● Excerpt
Begin
W3C home > Mailing lists > Public > public-device-apis@w3.org > June 2010

RE: Question on text search

From: Phillips, Addison <addison@lab126.com>
Date: Wed, 2 Jun 2010 10:52:58 -0400
To: Robin Berjon <robin@robineko.com>, "public-i18n-core@w3.org" <public-i18n-core@w3.org>
CC: "public-device-apis@w3.org" <public-device-apis@w3.org>
Message-ID: <C7A5719F1E562149BA9171F58BEE2CA4129E3A9FCC@EX-IAD6-B.ant.amazon.com>
(chair hat on)

Hi, I've added this to our agenda to discuss.

(personal response)

Full text search is a somewhat complex topic and varies by language. The preprocessing of the indexed data and search terms involves processes such as "stemming" (finding the base word, such as converting "dogs" to "dog" or "running" to "run"), normalization, and so forth. There are open source libraries (cf. Lucene [1]) that provide specific processing for various languages. There are also choices to be made with regard to how this is implemented or tuned for each individual language. What is a valid strategy for one language may not be applicable to another language or culture. So it may not be easy to fully specify the right behavior here.

(restores chair hat to head)

Looking at the Contacts API draft quickly I notice many interesting internationalization issues that may not be fully addressed (handling of personal names; handling of postal addresses; enumerated types which need to consider the needs of other cultures; etc.)

Would it be appropriate for us to review this work now?

Addison

[1] http://lucene.apache.org/

Addison Phillips
Globalization Architect (Lab126)
Chair (W3C I18N, IETF IRI WGs)

Internationalization is not a feature.
It is an architecture.
End
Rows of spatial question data
Begin
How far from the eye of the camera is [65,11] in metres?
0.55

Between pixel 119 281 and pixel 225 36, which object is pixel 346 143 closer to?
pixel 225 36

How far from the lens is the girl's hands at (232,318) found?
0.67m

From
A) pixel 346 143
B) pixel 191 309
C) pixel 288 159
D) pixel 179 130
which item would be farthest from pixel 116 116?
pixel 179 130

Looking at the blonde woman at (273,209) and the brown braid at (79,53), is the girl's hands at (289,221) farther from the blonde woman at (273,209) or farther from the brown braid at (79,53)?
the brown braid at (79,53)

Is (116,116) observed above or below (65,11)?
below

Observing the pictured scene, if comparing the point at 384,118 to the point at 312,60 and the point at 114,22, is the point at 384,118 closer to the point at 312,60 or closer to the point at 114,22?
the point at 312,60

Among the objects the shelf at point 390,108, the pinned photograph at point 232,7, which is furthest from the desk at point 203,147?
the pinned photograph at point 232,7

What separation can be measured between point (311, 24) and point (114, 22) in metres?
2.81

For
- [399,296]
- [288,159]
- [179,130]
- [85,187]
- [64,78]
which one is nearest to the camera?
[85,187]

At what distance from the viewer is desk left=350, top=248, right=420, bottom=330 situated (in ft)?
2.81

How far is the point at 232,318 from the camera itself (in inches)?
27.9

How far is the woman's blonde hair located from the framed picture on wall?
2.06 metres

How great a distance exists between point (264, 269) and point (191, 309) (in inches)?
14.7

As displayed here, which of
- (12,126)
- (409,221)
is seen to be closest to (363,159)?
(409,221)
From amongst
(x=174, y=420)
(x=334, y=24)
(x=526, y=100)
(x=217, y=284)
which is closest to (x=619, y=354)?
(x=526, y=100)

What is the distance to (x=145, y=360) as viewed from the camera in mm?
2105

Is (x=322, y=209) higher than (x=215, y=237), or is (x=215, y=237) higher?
End
● Required actions
• a. Output the rows verbatim, from the line containing "At what distance" through the final row, with both of those lines included.
• b. Pick up the mailing-list message on text search after its last line and continue it.

● Answers for this exercise
• a.
At what distance from the viewer is desk left=350, top=248, right=420, bottom=330 situated (in ft)?
2.81

How far is the point at 232,318 from the camera itself (in inches)?
27.9

How far is the woman's blonde hair located from the framed picture on wall?
2.06 metres

How great a distance exists between point (264, 269) and point (191, 309) (in inches)?
14.7

As displayed here, which of
- (12,126)
- (409,221)
is seen to be closest to (363,159)?
(409,221)
From amongst
(x=174, y=420)
(x=334, y=24)
(x=526, y=100)
(x=217, y=284)
which is closest to (x=619, y=354)?
(x=526, y=100)

What is the distance to (x=145, y=360) as viewed from the camera in mm?
2105

Is (x=322, y=209) higher than (x=215, y=237), or is (x=215, y=237) higher?

• b.
> -----Original Message-----
> From: public-i18n-core-request@w3.org [mailto:public-i18n-core-
> request@w3.org] On Behalf Of Robin Berjon
> Sent: Wednesday, June 02, 2010 6:17 AM
> To: public-i18n-core@w3.org
> Cc: public-device-apis@w3.org
> Subject: Question on text search
> 
> Dear I18N WG,
> 
> as part of our Contacts API[0] we have text search (e.g. matching
> names against input). We would like it to be loose, so that for
> instance "hazae" would possibly match "HazaŽl" (so case-insensitive,
> partial, and I forget what matching "Ž" for "e" is called but that
> one too).
> 
> We were wondering if this ought to be left up to implementations
> entirely or in part, or if it can be clearly defined. If the latter,
> has someone else done it so that we can steal it, and if the former
> is there any advice that we can at least give to implementations?
> We'd very much appreciate any information that you may have.
> 
> [0]http://dev.w3.org/2009/dap/contacts/
> 
> This is for ACTION-122.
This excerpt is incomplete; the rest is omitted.